The news was announced on Twitter.

A statement from Spinney said:

“Before I came to Sesame Street, I didn’t feel like what I was doing was important, Big Bird helped me find my purpose. Even as I step down from my roles, I feel I will always be Big Bird. And even Oscar, once in a while! They have given me great joy, led me to my true calling and created a lifetime of memories that I will cherish forever.”

That was followed by hundreds of shocked responses from fans who posted sentiments like this from one Twitter user:

Big Bird and Oscar will have new puppeteers to voice and play them on Sesame Street
Big Bird and Oscar will have new puppeteers to voice and play them on Sesame Street

Spinney, who hails from Waltham, Massachusetts, is now 84. He has told in previous interviews how a performance of The Three Little Kittens was the spark that lit his passion for puppeteering at the age of five.

This love  earned him extra cash as he matured and headed to college, using funds he raised from his shows to pay tuition.

A veteran, Spinney also served in the US Air Force.

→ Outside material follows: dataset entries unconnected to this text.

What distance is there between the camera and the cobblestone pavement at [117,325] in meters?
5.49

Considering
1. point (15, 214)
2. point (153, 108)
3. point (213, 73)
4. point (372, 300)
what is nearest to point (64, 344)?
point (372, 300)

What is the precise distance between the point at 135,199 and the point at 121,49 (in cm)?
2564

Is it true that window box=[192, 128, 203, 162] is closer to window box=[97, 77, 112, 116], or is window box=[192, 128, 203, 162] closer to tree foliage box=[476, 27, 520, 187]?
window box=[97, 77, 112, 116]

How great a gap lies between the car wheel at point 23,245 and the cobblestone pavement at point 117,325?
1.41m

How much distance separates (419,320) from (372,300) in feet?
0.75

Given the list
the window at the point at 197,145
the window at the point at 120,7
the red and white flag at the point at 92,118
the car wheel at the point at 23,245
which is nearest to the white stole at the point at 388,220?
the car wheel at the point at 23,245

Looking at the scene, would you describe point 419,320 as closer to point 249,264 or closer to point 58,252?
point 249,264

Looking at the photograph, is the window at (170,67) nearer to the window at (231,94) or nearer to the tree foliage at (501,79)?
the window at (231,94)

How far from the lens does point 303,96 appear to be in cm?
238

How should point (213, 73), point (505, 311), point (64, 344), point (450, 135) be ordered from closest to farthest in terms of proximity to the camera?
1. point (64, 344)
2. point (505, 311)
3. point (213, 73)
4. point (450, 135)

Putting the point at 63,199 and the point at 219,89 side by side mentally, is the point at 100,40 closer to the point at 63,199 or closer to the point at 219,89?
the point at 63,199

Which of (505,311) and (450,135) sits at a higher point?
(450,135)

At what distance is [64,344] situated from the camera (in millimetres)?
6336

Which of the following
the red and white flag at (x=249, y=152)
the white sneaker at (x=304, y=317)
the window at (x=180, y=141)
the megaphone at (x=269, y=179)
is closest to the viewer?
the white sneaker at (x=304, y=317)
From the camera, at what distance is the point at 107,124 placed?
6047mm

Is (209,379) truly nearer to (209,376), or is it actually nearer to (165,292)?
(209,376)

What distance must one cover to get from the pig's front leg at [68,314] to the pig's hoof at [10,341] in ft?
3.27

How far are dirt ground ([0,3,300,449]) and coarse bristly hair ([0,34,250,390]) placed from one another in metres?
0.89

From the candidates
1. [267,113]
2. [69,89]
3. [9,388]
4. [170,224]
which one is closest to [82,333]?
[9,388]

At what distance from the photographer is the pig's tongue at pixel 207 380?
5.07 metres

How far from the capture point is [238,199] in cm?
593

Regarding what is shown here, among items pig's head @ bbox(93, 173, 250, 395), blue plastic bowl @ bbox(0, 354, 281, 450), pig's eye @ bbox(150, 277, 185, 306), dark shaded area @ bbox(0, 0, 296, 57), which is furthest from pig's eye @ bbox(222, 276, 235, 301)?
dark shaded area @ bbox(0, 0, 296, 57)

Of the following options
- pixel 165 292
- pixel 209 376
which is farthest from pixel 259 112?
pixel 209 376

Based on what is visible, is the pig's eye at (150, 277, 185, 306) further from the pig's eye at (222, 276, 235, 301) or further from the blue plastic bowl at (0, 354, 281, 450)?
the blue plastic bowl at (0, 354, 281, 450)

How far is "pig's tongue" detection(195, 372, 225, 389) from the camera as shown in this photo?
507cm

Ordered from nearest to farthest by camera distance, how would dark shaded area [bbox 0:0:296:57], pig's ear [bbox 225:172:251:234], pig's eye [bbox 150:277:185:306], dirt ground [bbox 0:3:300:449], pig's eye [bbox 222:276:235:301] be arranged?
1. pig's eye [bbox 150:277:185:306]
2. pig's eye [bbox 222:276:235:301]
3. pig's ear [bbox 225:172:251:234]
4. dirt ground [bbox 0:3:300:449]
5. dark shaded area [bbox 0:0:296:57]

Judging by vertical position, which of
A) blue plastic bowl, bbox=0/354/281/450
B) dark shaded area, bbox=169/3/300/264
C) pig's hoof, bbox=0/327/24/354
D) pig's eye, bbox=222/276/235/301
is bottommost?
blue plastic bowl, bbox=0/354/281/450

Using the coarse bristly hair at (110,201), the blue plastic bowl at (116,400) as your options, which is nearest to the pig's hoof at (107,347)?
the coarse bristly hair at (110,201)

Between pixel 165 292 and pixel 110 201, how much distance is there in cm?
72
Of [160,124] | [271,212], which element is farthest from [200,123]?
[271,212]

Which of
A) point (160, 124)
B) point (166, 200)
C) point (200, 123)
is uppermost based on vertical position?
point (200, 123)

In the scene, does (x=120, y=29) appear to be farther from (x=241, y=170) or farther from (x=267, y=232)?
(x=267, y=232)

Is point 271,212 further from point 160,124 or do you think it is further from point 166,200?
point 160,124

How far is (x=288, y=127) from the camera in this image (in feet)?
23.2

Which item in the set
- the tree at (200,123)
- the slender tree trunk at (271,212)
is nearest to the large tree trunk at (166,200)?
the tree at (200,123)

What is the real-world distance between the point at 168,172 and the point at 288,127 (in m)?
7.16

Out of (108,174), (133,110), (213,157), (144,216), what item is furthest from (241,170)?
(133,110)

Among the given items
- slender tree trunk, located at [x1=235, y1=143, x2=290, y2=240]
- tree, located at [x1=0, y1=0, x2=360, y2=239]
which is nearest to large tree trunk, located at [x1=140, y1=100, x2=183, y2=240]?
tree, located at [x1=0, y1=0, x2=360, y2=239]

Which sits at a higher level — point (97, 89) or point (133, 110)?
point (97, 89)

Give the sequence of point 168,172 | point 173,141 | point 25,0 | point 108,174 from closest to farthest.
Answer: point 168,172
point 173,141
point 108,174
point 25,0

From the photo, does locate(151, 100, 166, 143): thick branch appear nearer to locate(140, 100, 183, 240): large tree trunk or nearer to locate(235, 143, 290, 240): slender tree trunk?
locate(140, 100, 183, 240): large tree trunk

A fortuitous meeting with Muppets creator Jim Henson in 1962 then led to his eventual hire in 1969 on the groundbreaking series. But it took a second chance encounter at a puppeteering festival in Utah to solidify the Muppet job offer from Henson.

Before that, Spinney has returned from the airforce and was a professional puppeteer in Las Vegas and Boston. In Boston, many fans still remember The Judy and Goggle Show that ran until the late fifties in the Greater Boston area. He puppeted Goggle.

Henson’s take on the tall Big Bird was a sweet goof, as it was Spinney’s idea to give the Bird his guileless innocence.

He said in an NPR interview:

“I said, ‘I think Big Bird might be more useful to the show if he were a child learning all the things we were teaching in the show.’ And so he didn’t know the alphabet, even, for instance.”

The mechanics of puppeteering Big Bird was daunting. At 8 feet, 2 inches, Big Bird is one of the biggest puppets on the show, and requires the puppeteer to hold their arms high and for long stretches just to maneuver Big Bird’s head and neck.

Big Bird will now be puppeted and voiced by Matt Vogel. Eric Jacobson, who puppets Grover, Bert and Miss Piggy, will take over the role of Oscar.

Spinney recently authored a book, The Wisdom of Big Bird, and still does public speaking according to his website. He also continues to draw and paint and has many examples of his work on his website.

Fans have flooded social media with messages to express their gratitude and sadness at his departure from Sesame Street for it is, truly, an end of an era.